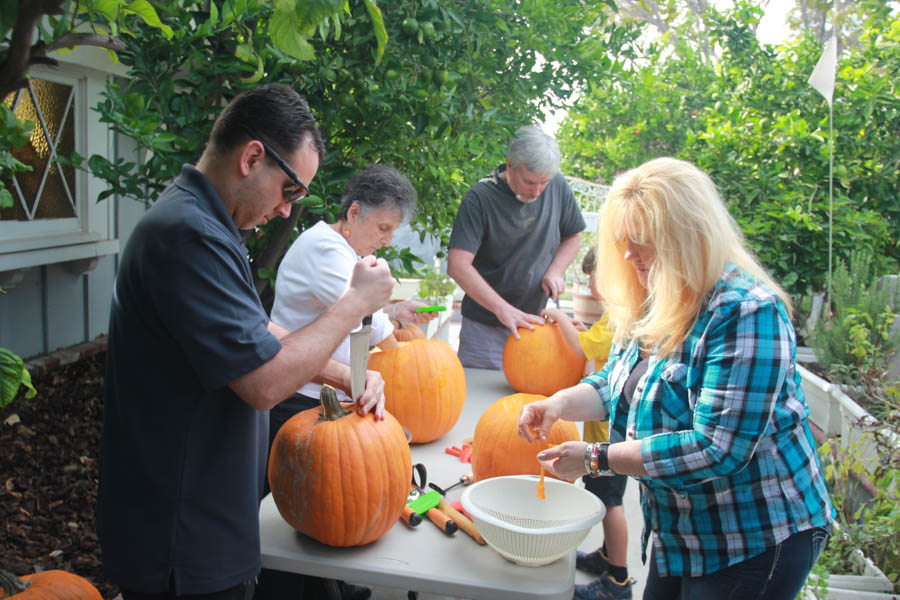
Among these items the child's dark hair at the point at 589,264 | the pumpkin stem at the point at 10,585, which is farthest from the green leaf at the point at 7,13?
the child's dark hair at the point at 589,264

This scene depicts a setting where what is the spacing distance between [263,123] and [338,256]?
0.80 meters

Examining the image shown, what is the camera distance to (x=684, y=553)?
1459mm

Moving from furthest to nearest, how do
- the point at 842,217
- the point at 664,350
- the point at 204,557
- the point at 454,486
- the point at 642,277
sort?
the point at 842,217 → the point at 454,486 → the point at 642,277 → the point at 664,350 → the point at 204,557

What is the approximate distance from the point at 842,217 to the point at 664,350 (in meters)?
4.31

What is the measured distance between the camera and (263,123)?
1.33 metres

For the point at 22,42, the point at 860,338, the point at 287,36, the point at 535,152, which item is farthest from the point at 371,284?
the point at 860,338

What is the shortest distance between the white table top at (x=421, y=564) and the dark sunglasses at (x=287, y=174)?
82cm

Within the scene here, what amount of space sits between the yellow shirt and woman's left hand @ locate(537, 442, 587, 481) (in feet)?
3.77

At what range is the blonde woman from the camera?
1.31m

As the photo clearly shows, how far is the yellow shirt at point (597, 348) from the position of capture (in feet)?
8.80

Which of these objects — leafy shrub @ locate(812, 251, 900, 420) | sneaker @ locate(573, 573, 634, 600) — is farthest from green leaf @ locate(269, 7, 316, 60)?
leafy shrub @ locate(812, 251, 900, 420)

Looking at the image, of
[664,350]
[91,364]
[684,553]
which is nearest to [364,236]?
[664,350]

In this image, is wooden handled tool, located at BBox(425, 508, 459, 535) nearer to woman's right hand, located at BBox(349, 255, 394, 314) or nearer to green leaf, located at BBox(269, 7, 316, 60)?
woman's right hand, located at BBox(349, 255, 394, 314)

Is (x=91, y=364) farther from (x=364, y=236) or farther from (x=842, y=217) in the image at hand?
(x=842, y=217)
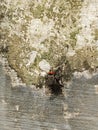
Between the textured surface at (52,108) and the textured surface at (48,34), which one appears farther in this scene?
the textured surface at (48,34)

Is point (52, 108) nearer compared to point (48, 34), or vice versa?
point (52, 108)

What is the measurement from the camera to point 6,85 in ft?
53.6

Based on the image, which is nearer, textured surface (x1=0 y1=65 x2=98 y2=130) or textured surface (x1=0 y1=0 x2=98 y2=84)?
textured surface (x1=0 y1=65 x2=98 y2=130)

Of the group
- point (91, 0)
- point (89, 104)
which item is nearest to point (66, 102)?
point (89, 104)

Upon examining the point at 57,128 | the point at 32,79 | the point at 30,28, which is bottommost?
the point at 57,128

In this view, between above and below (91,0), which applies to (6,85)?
Result: below

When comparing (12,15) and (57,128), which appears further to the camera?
(12,15)

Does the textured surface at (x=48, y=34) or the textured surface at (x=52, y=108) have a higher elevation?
the textured surface at (x=48, y=34)

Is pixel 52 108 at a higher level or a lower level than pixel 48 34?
lower

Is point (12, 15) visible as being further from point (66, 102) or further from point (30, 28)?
point (66, 102)

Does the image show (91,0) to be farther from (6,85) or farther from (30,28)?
(6,85)

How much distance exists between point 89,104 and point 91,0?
2.78 meters

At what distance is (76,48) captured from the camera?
52.6 ft

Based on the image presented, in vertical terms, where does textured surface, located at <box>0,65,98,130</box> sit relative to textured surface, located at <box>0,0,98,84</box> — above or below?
below
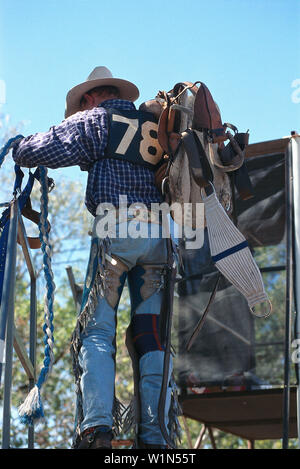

▶ **What to do**
Which lines in the data above contain the word "below"? Copy each of them in full.

▶ **Exercise answer**
In this view, between above and below (91,0), which applies to (6,85)?
Result: below
Based on the image presented, in vertical terms, where does textured surface, located at <box>0,65,98,130</box> sit relative to textured surface, located at <box>0,0,98,84</box> — above or below?
below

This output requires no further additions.